▶ _Complete the following_:
1) In the TrashPandas project page, rewrite the passage from "Persistent Pandas DataFrame storage and retrieval using a" to "What is it?", swapping "pickle files" for "JSON files".
2) Write the next part of the TrashPandas project description, picking up right after its last sentence.

▶ _Source text_:
== == ==

Skip to main content

Persistent Pandas DataFrame storage and retrieval using a SQL database, HDF5, CSV files, or pickle files.

Project description

TrashPandas Logo

TrashPandas: Persistent Pandas DataFrame Storage and Retrieval

PyPI Latest Release Tests Python Support License: MIT Code style: ruff

What is it?

TrashPandas is a modern Python package that provides persistent Pandas DataFrame storage and retrieval using SQL databases, CSV files, HDF5, or pickle files. Version 1.0.2 brings significant improvements including SQLAlchemy 2.x support, comprehensive type hints, modern Python features, enhanced error handling, and improved CI/CD reliability.

== == ==

▶ _Provided data_:
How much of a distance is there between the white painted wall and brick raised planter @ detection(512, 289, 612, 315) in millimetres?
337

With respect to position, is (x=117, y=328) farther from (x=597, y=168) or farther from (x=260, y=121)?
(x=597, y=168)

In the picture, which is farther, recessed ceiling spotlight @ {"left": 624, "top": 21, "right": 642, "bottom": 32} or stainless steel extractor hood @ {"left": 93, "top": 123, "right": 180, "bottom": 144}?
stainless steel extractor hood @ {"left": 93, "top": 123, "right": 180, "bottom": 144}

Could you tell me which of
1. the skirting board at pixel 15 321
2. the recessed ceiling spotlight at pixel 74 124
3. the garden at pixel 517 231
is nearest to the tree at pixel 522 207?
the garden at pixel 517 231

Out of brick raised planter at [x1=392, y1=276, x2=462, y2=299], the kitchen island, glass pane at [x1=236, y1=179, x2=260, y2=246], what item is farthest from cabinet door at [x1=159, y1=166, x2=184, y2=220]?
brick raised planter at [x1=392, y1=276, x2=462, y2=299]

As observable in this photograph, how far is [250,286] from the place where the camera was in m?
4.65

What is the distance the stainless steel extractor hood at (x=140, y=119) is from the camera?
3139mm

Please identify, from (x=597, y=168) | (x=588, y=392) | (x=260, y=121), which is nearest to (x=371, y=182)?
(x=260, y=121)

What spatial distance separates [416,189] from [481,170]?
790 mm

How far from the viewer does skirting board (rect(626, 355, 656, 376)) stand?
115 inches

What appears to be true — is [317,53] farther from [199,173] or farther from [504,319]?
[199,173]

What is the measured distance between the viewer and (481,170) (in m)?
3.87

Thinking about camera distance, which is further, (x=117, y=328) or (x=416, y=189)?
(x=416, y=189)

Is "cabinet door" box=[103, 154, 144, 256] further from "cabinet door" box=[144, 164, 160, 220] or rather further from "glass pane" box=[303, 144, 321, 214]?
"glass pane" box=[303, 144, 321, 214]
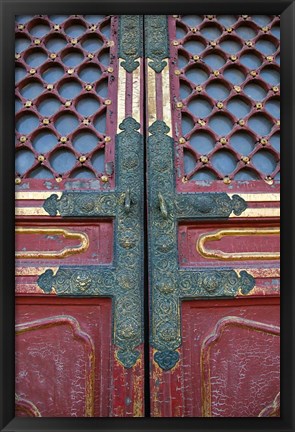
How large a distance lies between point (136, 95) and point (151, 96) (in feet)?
0.16

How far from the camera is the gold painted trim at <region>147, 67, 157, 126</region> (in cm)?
185

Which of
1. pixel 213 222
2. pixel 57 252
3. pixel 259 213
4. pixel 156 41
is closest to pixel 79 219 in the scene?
pixel 57 252

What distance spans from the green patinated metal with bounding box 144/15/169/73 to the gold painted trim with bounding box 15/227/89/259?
62cm

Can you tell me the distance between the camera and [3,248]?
62.5 inches

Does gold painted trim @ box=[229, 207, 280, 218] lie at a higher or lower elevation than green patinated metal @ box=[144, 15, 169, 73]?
lower

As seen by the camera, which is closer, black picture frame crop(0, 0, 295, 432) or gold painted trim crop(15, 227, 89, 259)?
black picture frame crop(0, 0, 295, 432)

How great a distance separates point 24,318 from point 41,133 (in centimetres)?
61

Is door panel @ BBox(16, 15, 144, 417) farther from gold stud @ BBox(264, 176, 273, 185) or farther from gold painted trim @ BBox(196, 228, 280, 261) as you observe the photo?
gold stud @ BBox(264, 176, 273, 185)

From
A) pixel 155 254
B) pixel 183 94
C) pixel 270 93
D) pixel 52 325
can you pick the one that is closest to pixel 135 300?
pixel 155 254

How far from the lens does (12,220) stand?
5.26ft

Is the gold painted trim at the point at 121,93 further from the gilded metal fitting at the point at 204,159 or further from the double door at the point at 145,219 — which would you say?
the gilded metal fitting at the point at 204,159

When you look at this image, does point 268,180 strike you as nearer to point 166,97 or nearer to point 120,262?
point 166,97

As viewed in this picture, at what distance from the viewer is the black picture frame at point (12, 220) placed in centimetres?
152

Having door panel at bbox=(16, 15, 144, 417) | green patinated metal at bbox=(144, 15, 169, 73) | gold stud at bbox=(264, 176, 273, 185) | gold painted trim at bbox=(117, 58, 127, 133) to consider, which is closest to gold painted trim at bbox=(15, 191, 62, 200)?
door panel at bbox=(16, 15, 144, 417)
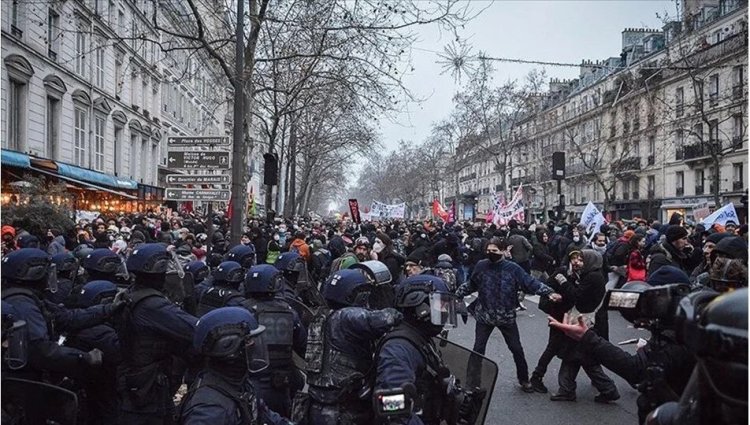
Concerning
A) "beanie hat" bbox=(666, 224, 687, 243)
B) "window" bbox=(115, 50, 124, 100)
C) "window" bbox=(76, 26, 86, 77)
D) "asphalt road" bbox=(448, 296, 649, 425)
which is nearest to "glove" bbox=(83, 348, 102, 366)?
"asphalt road" bbox=(448, 296, 649, 425)

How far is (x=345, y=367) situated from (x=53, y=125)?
2228 centimetres

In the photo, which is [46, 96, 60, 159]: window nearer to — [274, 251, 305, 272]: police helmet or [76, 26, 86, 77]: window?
[76, 26, 86, 77]: window

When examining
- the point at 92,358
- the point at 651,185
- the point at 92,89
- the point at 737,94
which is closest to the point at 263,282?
the point at 92,358

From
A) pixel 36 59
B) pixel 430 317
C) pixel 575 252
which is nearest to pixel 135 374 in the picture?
pixel 430 317

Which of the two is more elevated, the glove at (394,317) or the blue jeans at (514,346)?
the glove at (394,317)

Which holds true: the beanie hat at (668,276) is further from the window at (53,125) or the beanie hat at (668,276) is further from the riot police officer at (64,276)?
the window at (53,125)

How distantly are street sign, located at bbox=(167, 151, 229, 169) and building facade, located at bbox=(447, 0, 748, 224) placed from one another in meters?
15.7

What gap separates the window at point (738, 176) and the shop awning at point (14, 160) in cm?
3198

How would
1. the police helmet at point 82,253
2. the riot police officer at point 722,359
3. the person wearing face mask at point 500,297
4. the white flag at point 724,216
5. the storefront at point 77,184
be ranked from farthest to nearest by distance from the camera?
1. the storefront at point 77,184
2. the white flag at point 724,216
3. the person wearing face mask at point 500,297
4. the police helmet at point 82,253
5. the riot police officer at point 722,359

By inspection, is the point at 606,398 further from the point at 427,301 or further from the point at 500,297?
the point at 427,301

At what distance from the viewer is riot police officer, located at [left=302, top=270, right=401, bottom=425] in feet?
10.8

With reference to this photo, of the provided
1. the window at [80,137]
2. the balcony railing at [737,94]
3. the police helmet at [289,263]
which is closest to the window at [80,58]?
the window at [80,137]

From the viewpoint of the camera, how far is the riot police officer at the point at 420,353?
2.95 metres

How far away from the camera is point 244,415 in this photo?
9.24 feet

== == ==

▶ _Responses to the tasks_:
1)
Persistent Pandas DataFrame storage and retrieval using a SQL database, HDF5, CSV files, or JSON files.

Project description

TrashPandas Logo

TrashPandas: Persistent Pandas DataFrame Storage and Retrieval

PyPI Latest Release Tests Python Support License: MIT Code style: ruff

What is it?

2)
✨ Main Features

  • Multiple Storage Backends: SQL databases, CSV files, HDF5, and pickle files
  • Preserve Data Integrity: Maintains indexes and data types during storage/retrieval
  • Format Conversion: Transfer DataFrames between different storage formats
  • Modern Python Support: Full type hints, context managers, and iterator protocol
  • Bulk Operations: Efficient batch processing with store_many(), load_many(), delete_many()
  • Compression Support: Optional compression for CSV and pickle storage
  • Comprehensive Error Handling: Custom exception hierarchy with detailed error messages
  • Schema Validation: Robust validation for SQL schema names and metadata
  • Cross-Platform Compatibility: Tested on multiple Python versions (3.8-3.12) and operating systems
  • Comprehensive Testing: 252+ tests with 76% code coverage

🚀 Quick Start

Installation

# Basic installation
pip install trashpandas

# With HDF5 support
pip install trashpandas[hdf5]

# Development dependencies
pip install trashpandas[dev]

Basic Usage

import pandas as pd
import sqlalchemy as sa
import trashpandas as tp

# Create sample data
df = pd.DataFrame({'name': ['Joe', 'Bob', 'John'], 'age': [23, 34, 44]})

# SQL Storage
with tp.SqlStorage('sqlite:///test.db') as storage:
    storage['people'] = df
    loaded_df = storage['people']
    print(f"Stored {len(storage)} tables")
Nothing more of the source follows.